SET EXERCISE: Identify every line of the material that contains the word "branch" and copy each such line.

EXERCISE DATA:
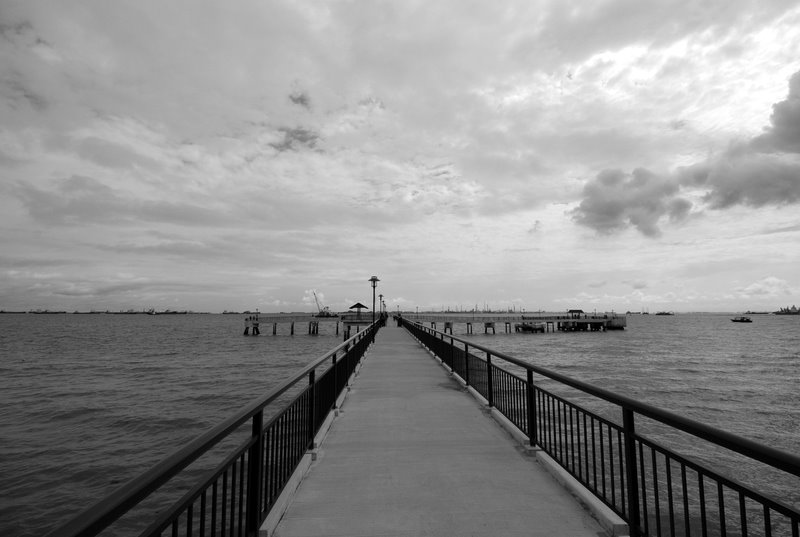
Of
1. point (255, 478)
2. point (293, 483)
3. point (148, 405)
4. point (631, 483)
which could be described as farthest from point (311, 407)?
point (148, 405)

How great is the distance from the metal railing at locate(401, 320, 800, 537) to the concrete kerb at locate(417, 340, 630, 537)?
2.9 inches

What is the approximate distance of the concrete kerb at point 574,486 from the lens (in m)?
3.50

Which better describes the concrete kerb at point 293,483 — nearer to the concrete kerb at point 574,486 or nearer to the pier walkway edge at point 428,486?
the pier walkway edge at point 428,486

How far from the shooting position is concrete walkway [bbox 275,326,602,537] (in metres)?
3.67

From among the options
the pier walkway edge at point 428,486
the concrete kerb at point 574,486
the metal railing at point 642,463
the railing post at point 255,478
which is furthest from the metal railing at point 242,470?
the concrete kerb at point 574,486

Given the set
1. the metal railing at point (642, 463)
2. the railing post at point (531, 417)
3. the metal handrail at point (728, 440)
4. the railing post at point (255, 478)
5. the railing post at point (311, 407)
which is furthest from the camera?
the railing post at point (531, 417)

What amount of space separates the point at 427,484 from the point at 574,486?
58.2 inches

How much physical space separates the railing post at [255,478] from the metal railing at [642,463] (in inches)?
107

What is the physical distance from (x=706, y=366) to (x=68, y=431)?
3713 centimetres

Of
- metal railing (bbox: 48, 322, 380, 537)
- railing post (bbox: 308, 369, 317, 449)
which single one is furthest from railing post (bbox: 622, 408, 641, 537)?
railing post (bbox: 308, 369, 317, 449)

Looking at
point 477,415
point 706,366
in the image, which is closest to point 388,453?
point 477,415

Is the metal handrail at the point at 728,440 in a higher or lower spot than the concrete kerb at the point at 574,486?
higher

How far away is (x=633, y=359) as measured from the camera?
3494 cm

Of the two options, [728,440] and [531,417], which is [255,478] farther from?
[531,417]
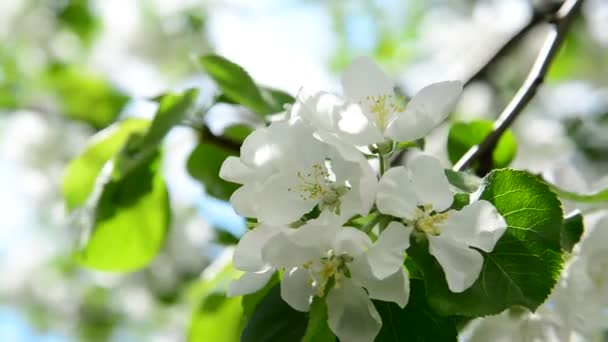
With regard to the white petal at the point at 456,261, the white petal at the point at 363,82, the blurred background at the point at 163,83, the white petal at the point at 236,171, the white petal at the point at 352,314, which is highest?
the white petal at the point at 363,82


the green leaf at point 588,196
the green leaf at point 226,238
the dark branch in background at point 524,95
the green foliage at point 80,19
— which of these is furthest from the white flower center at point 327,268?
the green foliage at point 80,19

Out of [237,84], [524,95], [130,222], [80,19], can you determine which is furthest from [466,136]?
[80,19]

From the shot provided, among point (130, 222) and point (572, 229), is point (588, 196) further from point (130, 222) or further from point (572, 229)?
point (130, 222)

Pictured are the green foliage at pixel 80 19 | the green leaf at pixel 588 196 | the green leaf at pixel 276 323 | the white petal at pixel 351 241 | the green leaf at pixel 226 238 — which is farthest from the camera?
the green foliage at pixel 80 19

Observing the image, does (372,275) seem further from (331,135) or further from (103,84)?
(103,84)

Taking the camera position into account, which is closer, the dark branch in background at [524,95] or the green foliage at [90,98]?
the dark branch in background at [524,95]

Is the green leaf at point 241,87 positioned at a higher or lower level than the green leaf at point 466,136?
higher

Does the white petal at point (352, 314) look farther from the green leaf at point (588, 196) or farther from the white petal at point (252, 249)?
the green leaf at point (588, 196)
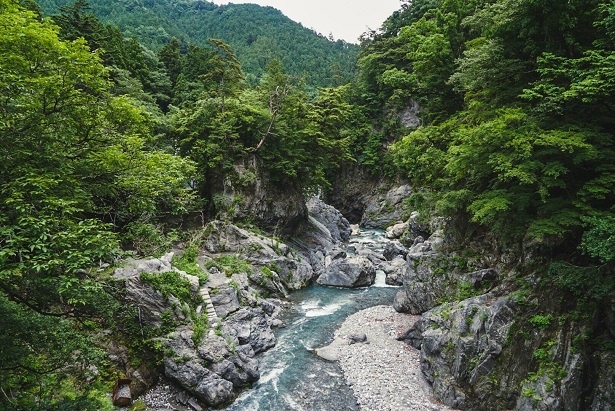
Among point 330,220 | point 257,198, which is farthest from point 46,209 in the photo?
point 330,220

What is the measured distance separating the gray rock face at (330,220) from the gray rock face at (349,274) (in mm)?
12866

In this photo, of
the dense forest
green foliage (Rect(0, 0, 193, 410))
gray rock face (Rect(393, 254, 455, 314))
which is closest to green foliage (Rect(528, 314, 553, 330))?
the dense forest

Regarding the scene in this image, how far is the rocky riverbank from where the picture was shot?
13719 millimetres

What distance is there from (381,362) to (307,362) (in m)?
3.38

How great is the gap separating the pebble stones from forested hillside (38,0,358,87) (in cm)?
6812

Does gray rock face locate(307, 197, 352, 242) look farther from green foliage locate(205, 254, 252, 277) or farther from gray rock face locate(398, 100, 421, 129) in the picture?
gray rock face locate(398, 100, 421, 129)

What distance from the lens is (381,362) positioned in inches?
643

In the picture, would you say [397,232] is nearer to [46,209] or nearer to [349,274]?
[349,274]

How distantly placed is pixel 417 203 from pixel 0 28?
19.1 m

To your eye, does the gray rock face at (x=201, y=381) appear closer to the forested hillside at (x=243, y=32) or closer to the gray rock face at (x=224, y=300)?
the gray rock face at (x=224, y=300)

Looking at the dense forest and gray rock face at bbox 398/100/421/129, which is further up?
gray rock face at bbox 398/100/421/129

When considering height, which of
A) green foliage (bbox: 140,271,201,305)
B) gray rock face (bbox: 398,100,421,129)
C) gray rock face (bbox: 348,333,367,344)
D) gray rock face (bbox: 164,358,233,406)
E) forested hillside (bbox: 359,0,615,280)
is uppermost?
gray rock face (bbox: 398,100,421,129)

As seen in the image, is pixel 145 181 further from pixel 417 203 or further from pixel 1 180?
pixel 417 203

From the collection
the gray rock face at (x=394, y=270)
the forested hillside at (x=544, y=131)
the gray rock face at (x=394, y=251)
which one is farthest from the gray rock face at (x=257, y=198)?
the forested hillside at (x=544, y=131)
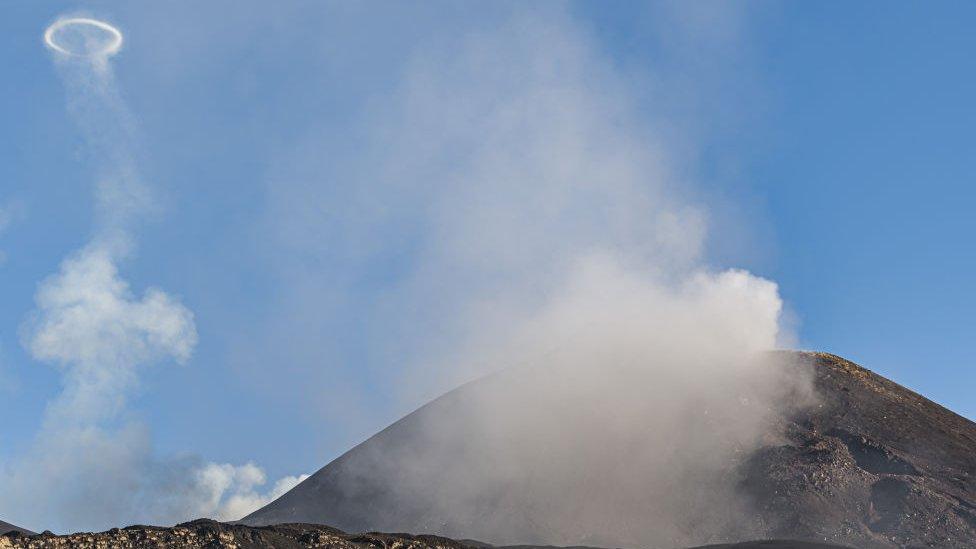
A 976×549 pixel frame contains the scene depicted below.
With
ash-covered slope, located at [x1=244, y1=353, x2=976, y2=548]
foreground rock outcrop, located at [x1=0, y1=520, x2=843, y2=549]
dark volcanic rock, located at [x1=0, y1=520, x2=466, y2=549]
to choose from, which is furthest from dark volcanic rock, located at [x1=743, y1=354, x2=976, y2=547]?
dark volcanic rock, located at [x1=0, y1=520, x2=466, y2=549]

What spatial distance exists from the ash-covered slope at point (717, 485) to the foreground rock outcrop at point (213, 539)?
34143mm

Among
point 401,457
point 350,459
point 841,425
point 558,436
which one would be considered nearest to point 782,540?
point 841,425

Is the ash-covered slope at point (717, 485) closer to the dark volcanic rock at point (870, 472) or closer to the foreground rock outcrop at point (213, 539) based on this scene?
the dark volcanic rock at point (870, 472)

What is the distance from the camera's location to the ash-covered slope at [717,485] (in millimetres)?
81688

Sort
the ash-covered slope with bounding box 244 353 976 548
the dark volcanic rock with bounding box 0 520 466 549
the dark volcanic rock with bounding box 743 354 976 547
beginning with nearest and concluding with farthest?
the dark volcanic rock with bounding box 0 520 466 549 → the dark volcanic rock with bounding box 743 354 976 547 → the ash-covered slope with bounding box 244 353 976 548

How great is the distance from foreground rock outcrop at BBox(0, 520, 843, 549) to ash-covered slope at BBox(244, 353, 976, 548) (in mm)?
34143

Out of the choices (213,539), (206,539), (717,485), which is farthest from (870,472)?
(206,539)

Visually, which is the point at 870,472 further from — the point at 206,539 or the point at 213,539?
the point at 206,539

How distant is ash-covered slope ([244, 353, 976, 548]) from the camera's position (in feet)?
268

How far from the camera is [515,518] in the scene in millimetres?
91375

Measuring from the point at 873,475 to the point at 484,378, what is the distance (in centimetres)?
5510

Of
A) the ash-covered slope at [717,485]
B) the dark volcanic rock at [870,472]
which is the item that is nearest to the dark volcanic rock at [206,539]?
the ash-covered slope at [717,485]

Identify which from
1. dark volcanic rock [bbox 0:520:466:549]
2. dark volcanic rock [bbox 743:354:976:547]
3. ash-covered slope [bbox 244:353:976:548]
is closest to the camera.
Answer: dark volcanic rock [bbox 0:520:466:549]

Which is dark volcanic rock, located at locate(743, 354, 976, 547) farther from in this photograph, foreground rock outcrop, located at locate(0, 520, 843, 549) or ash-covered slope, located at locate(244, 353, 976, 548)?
foreground rock outcrop, located at locate(0, 520, 843, 549)
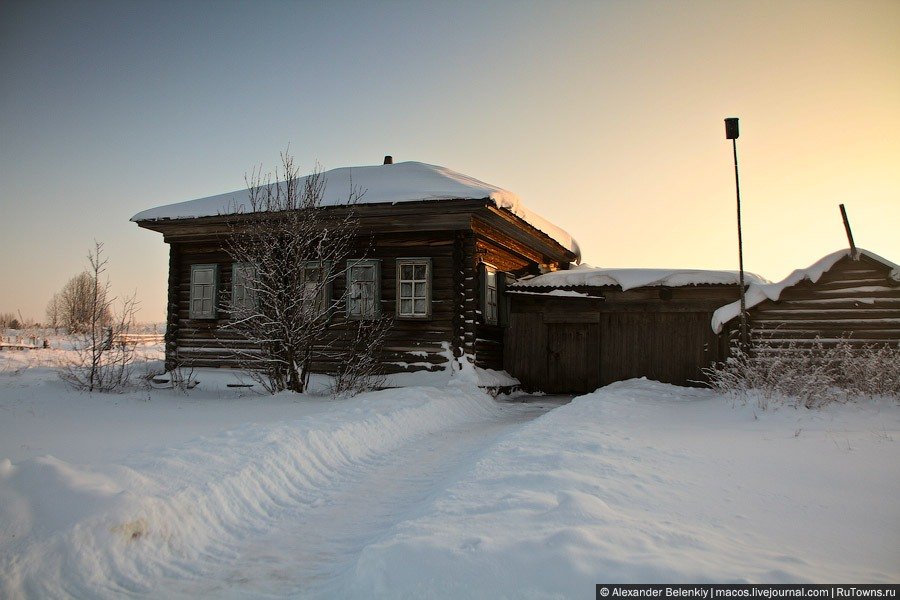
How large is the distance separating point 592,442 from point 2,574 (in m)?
5.43

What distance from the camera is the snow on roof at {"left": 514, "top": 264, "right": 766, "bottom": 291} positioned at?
50.3 feet

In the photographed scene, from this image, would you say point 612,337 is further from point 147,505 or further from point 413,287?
point 147,505

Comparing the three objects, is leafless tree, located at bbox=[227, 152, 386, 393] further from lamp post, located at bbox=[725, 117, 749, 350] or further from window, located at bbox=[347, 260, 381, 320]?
lamp post, located at bbox=[725, 117, 749, 350]

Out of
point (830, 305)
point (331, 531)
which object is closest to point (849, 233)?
point (830, 305)

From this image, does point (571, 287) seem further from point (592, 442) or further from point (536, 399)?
point (592, 442)

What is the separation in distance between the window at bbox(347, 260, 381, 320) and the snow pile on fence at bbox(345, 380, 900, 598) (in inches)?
294

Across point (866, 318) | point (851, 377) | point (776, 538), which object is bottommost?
point (776, 538)

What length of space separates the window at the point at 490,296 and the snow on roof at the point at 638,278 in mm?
923

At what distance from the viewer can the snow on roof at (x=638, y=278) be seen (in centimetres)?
1534

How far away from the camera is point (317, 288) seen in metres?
12.3

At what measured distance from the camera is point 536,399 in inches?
608

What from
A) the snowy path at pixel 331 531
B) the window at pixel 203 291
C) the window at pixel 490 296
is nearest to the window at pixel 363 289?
the window at pixel 490 296

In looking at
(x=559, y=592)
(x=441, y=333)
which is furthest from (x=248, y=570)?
(x=441, y=333)

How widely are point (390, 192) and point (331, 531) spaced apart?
10525mm
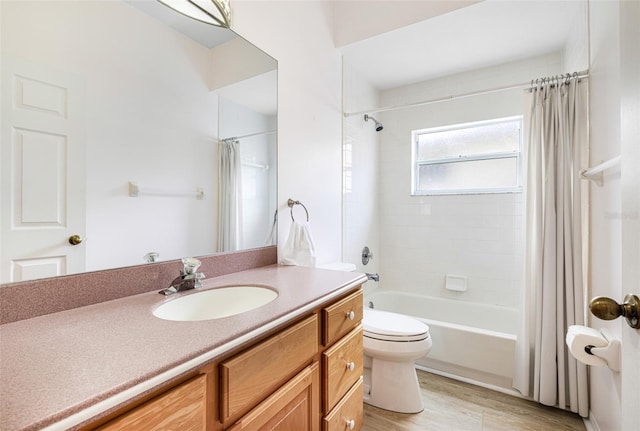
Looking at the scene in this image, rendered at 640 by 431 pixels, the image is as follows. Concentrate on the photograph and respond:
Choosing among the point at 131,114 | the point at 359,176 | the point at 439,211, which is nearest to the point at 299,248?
the point at 131,114

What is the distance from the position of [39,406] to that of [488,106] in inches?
122

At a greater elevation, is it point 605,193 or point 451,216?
point 605,193

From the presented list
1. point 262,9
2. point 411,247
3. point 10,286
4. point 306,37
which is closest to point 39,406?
point 10,286

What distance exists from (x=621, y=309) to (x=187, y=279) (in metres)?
1.19

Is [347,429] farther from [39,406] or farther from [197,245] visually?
[39,406]

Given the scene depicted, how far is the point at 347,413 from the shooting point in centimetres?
127

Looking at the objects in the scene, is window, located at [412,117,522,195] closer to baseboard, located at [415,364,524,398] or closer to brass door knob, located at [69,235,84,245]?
baseboard, located at [415,364,524,398]

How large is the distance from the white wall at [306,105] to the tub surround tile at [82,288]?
691 mm

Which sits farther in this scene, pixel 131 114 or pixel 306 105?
pixel 306 105

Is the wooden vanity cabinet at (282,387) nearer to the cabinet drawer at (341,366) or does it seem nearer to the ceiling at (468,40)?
the cabinet drawer at (341,366)

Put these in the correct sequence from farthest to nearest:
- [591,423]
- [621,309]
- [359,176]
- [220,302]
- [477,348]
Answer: [359,176] < [477,348] < [591,423] < [220,302] < [621,309]

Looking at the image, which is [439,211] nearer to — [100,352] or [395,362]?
[395,362]

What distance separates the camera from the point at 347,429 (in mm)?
1263

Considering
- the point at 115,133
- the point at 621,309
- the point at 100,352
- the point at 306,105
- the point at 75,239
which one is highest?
the point at 306,105
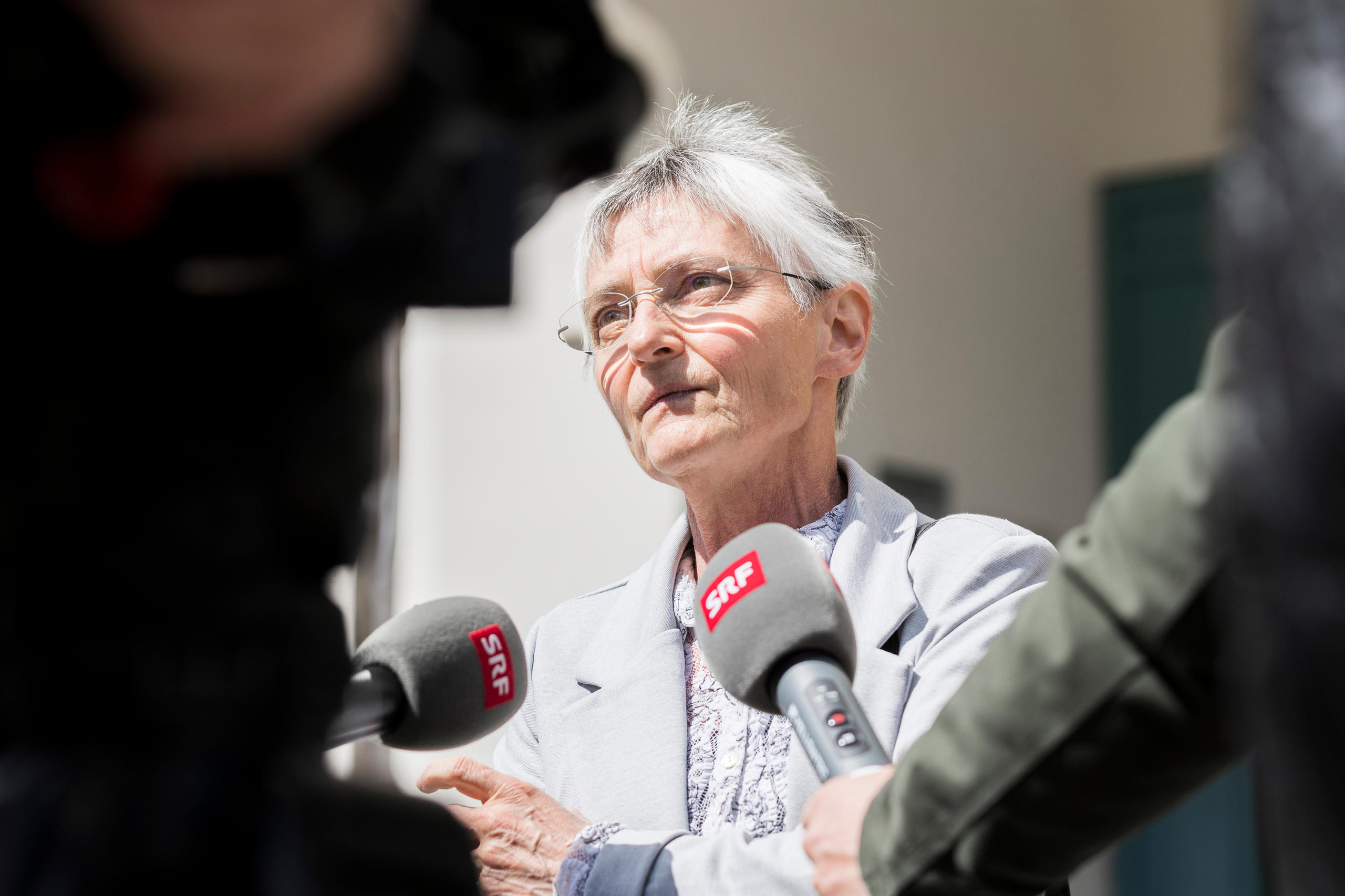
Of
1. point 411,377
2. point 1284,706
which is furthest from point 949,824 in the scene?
point 411,377

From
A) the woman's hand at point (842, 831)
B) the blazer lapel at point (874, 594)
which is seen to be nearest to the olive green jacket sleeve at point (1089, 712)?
the woman's hand at point (842, 831)

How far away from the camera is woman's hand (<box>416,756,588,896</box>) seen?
4.59 ft

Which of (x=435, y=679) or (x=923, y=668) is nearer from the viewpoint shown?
(x=435, y=679)

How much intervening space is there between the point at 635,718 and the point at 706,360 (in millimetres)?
495

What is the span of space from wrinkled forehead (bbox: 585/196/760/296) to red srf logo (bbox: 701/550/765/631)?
2.55ft

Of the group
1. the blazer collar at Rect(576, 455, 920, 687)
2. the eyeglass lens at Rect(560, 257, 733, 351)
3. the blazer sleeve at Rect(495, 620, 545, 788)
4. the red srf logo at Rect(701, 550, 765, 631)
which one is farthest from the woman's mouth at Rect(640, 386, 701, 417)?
the red srf logo at Rect(701, 550, 765, 631)

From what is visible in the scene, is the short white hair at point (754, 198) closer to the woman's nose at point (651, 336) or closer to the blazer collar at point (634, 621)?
the woman's nose at point (651, 336)

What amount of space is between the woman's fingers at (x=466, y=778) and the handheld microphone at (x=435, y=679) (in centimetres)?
45

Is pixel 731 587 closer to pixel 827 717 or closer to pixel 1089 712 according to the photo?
pixel 827 717

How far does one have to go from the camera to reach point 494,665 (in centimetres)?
104

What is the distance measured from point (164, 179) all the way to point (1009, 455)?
4.36 meters

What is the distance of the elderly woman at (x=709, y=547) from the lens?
144 cm

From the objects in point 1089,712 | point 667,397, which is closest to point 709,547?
point 667,397

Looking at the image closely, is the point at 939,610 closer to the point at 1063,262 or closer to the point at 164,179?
the point at 164,179
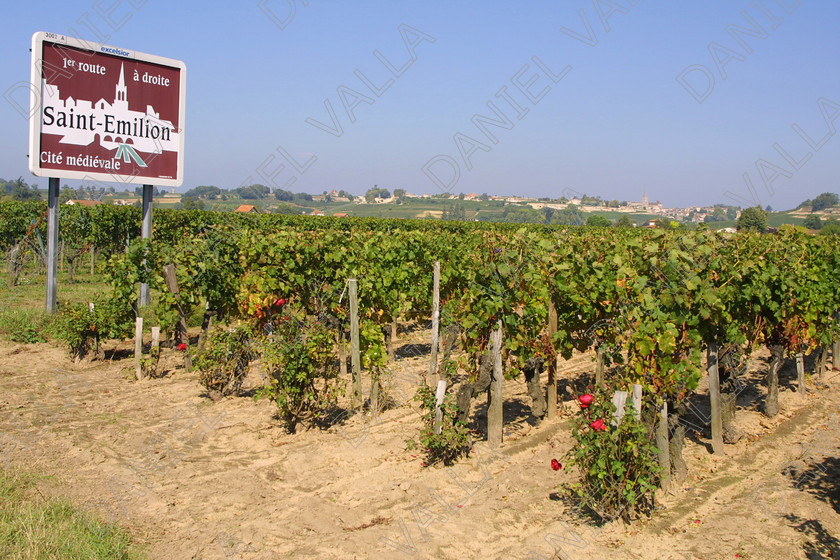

RESULT OF THE EXERCISE:
the dark branch in background at point 524,95
Taking the camera position into account, which is closer, the dark branch in background at [524,95] or the green foliage at [90,98]?
the dark branch in background at [524,95]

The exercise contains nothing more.